**Page extract**
┌──
Linking Truck Drivers with HIV Services

Robert Nyeko
JUNE 2008 — Like many truck drivers in East and Central Africa, Robert Nyeko, 43, spends long periods away from his home in Uganda. Until recently, he had difficulty accessing health services while on the road and found few recreational opportunities in the evening beyond drinking in bars and guest houses. But recently, while delivering goods in Rwanda, another driver referred him to the SafeTStop HIV Resource Center in Magerwa, a bustling and densely populated area of Kigali. "This is the first time I've visited the center," Nyeko said. "I understand the benefits."

At the alcohol-free center, Nyeko and his fellow drivers play pool and other games, watch satellite television, and access information on HIV, health services, and condoms. Recently, they attended an information session on sexually transmitted infections facilitated in Swahili by the Rwanda truck drivers union, a ROADS subgrantee. Afterward, Nyeko decided to go for onsite HIV counseling and testing.
└──
**Problem description**
Resume the article about truck drivers and HIV services, starting after its last sentence.

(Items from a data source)
┌──
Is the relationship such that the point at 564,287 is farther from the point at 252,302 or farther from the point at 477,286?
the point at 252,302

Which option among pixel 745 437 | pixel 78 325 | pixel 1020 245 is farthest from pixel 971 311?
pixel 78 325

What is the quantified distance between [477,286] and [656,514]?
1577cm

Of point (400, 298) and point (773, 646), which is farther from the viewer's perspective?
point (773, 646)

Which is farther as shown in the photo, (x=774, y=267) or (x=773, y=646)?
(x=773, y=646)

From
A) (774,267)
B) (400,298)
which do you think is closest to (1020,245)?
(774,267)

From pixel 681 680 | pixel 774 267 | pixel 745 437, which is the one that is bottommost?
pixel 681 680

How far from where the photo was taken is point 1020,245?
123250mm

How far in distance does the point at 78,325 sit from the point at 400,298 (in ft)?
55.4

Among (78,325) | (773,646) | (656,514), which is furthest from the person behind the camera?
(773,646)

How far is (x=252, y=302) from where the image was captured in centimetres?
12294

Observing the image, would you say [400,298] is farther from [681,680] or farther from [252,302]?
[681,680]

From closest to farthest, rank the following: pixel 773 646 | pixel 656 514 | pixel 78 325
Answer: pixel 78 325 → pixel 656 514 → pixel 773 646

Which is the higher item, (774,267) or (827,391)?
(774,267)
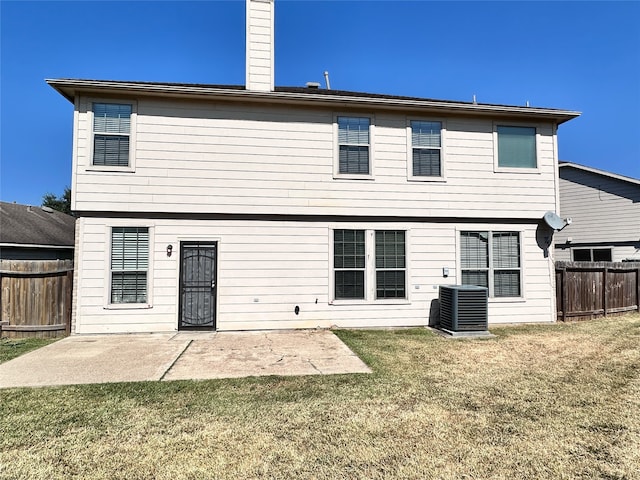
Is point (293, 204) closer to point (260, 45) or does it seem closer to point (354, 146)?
point (354, 146)

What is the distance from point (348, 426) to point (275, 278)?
16.4ft

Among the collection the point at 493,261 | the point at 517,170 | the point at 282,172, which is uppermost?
the point at 517,170

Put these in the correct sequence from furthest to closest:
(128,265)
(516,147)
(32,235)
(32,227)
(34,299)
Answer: (32,227) < (32,235) < (516,147) < (128,265) < (34,299)

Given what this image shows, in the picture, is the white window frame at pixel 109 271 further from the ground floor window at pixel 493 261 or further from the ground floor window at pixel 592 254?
the ground floor window at pixel 592 254

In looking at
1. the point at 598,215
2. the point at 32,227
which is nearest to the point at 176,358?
the point at 32,227

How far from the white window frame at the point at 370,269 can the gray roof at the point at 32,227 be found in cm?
1340

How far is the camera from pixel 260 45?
28.3ft

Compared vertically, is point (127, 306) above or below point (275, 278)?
below

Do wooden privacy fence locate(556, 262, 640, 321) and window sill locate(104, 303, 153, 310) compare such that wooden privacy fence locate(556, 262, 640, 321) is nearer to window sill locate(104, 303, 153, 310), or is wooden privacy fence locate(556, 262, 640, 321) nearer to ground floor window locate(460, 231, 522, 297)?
ground floor window locate(460, 231, 522, 297)

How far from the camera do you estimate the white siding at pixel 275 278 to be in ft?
25.1

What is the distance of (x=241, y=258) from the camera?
Answer: 8.16 metres

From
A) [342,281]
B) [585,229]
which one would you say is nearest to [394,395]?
[342,281]

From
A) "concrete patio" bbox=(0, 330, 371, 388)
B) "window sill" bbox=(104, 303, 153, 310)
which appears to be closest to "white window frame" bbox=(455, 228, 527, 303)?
"concrete patio" bbox=(0, 330, 371, 388)

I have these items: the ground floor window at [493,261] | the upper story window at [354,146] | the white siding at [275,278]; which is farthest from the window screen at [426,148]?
the ground floor window at [493,261]
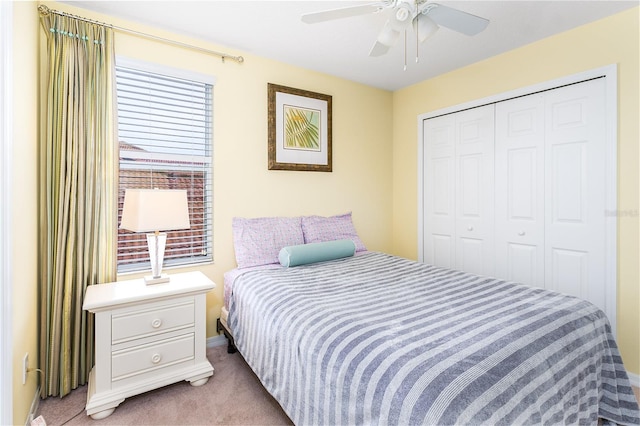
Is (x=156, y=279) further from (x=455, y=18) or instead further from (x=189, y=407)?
(x=455, y=18)

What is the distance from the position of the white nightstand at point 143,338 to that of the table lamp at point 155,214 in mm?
208

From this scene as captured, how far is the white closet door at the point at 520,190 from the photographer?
8.54ft

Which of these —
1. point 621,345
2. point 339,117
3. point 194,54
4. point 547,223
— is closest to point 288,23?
point 194,54

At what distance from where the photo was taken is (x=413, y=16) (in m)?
1.66

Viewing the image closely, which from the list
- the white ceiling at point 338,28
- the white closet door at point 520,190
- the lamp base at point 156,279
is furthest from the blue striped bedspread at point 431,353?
the white ceiling at point 338,28

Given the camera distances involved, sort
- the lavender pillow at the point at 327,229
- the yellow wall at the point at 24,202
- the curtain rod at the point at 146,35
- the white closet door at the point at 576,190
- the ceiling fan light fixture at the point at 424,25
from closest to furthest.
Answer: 1. the yellow wall at the point at 24,202
2. the ceiling fan light fixture at the point at 424,25
3. the curtain rod at the point at 146,35
4. the white closet door at the point at 576,190
5. the lavender pillow at the point at 327,229

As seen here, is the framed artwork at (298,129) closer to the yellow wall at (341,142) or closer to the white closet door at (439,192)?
the yellow wall at (341,142)

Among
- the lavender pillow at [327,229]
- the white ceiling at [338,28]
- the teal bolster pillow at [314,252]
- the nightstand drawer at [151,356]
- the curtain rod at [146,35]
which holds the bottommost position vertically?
the nightstand drawer at [151,356]

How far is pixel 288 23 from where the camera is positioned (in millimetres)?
2291

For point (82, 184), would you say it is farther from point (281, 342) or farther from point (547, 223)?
point (547, 223)

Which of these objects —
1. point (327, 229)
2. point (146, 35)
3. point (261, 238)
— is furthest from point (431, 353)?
point (146, 35)

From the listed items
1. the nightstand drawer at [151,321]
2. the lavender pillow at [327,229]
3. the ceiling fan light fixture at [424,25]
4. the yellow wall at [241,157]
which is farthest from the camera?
the lavender pillow at [327,229]

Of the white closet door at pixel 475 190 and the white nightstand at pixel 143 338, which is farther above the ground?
the white closet door at pixel 475 190

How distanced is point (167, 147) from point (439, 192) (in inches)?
104
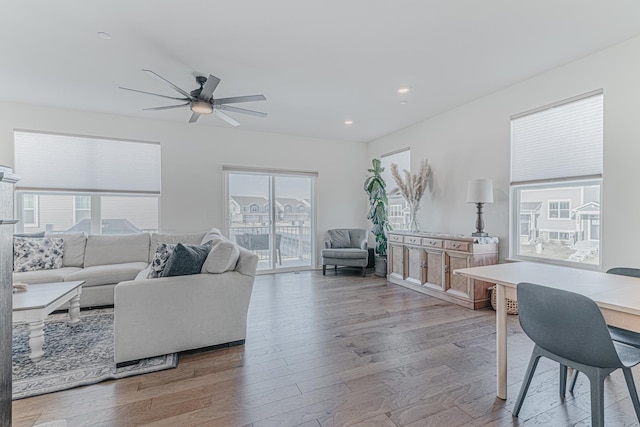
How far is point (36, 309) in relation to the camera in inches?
91.7

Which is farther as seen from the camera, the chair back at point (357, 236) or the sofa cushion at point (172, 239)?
the chair back at point (357, 236)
└──
**Answer below**
The center receives about 100 visitors a day. They are mostly truck drivers from Kenya, Tanzania, and Uganda, but residents of Magerwa, including sexual partners of the truck drivers, also come to access information on HIV and health services from trained facilitators. As a further incentive to visit, the Magerwa resource center will soon offer drivers English-language and other adult education classes.

To link drivers with HIV services while they are away from home, the ROADS Project established similar resource centers along major transport corridors in Kenya, Uganda, Tanzania, Democratic Republic of the Congo, and Djibouti. SafeTStop HIV Resource Centers will also soon be established in Juba, Kaya, and Rumbek, South Sudan.

PHOTO: Robert Nyeko at the SafeTStop HIV Resource Center in Magerwa, Rwanda.